To consistently run benchmarks, we followed these steps:

  1. Huge pages can be allocated with mmap() on Linux. This is mostly useful to allocate HugeTLBFS pages. See the guide on huge pages for more information.

  2. Transparent huge pages can be enable or disabled with madvise().

  3. NUMA affinity on mmap'ed pages can be configured with mbind(). In our research papers, we have used mbind to interleave pages in custom patterns (e.g., to build a "hybrid hash table").

  4. To prevent the OS from paging to disk, mlock() the allocated memory. mlock() also prefaults pages, meaning that physical memory backs each virtual address.

  5. For PCI-e: Pinning the mmap'ed pages can be done by calling cuMemHostRegister(). In this case, mlock()-ing pages is not necessary. Pinning memory has no performance effect on NVLink systems.

These steps must be follow in the given order. For an example, see the numa_gpu::runtime::numa::NumaMemory struct.

GPU memory allocation

GPU programming tutorials typically point to the cuMemAlloc() function to allocate GPU memory. However, with fast interconnects, the GPU memory is exposed to Linux as a NUMA node. Thus, it's possible to allocate GPU memory with your favorite NUMA-aware memory allocator by specifying the GPU's NUMA identifier.

The steps to allocate GPU memory with a system allocator are:

  1. Get the GPU's PCI ID by retrieving CU_DEVICE_ATTRIBUTE_PCI_DOMAIN_ID, CU_DEVICE_ATTRIBUTE_PCI_BUS_ID, and CU_DEVICE_ATTRIBUTE_PCI_DEVICE_ID from cuDeviceGetAttribute().

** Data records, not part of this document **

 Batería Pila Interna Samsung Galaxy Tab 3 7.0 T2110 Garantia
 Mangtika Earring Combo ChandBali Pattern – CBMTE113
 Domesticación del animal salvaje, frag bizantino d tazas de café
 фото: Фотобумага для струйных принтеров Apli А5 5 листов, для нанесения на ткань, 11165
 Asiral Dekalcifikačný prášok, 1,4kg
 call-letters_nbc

The PCI function ID cannot be retrieved, but is typically 0. These integers must be formatted as a string, e.g., 0004:04:00.0.

    In Rust:

    let pci_id = format!(
       "{:04x}:{:02x}:{:02x}.{:1x}",
         pci_domain_id, pci_bus_id, pci_device_id, pci_function_id
    );
  2. Get the GPU's NUMA ID by parsing the /proc/driver/nvidia/gpus/$PCI_ID/numa_status file. Note that this is only available on IBM AC922 machines (and in future possibly other NVLink-capable machines).

  3. Find the amount of available GPU memory by parsing the /sys/devices/system/node/node{$GPU_NODE}/meminfo file. Note that CUDA also provides the available memory with cuMemGetInfo_v2(). However, cuMemGetInfo_v2() appears to overestimate the amount available. In our experience, the Linux sysfs file is more accurate.

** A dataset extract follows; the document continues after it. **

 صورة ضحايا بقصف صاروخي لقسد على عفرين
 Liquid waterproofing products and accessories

  4. Allocate the memory with mmap() as described above, or other Linux APIs such as numa_alloc_onnode() from libnuma.

Example code is available in the numa_gpu::runtime::hw_info module.

More details

Under the hood, the system allocators differ from cuMemAlloc() by:

  • Page type: cuMemAlloc() allocates 2 MB huge pages on Volta GPUs (exposed by TLB measurements), whereas the default page size of system allocators depends on the system configuration.

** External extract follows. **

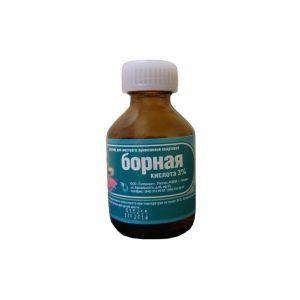 лечение цветного лишая борной кислотой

  • Page table entries: System allocators map the pages in the standard Linux page table. In contrast, cuMemAlloc() maps pages in a GPU page table managed by the Nvidia GPU driver. We have uncovered this behavior by measuring the latency of cold TLB misses.

  • Virtual address space: As a result of the separate GPU page table, memory allocated by cuMemAlloc() is mapped in the GPU's virtual address space, but not in the CPU's virtual address space. Thus, this type of GPU memory cannot be accessed by the CPU.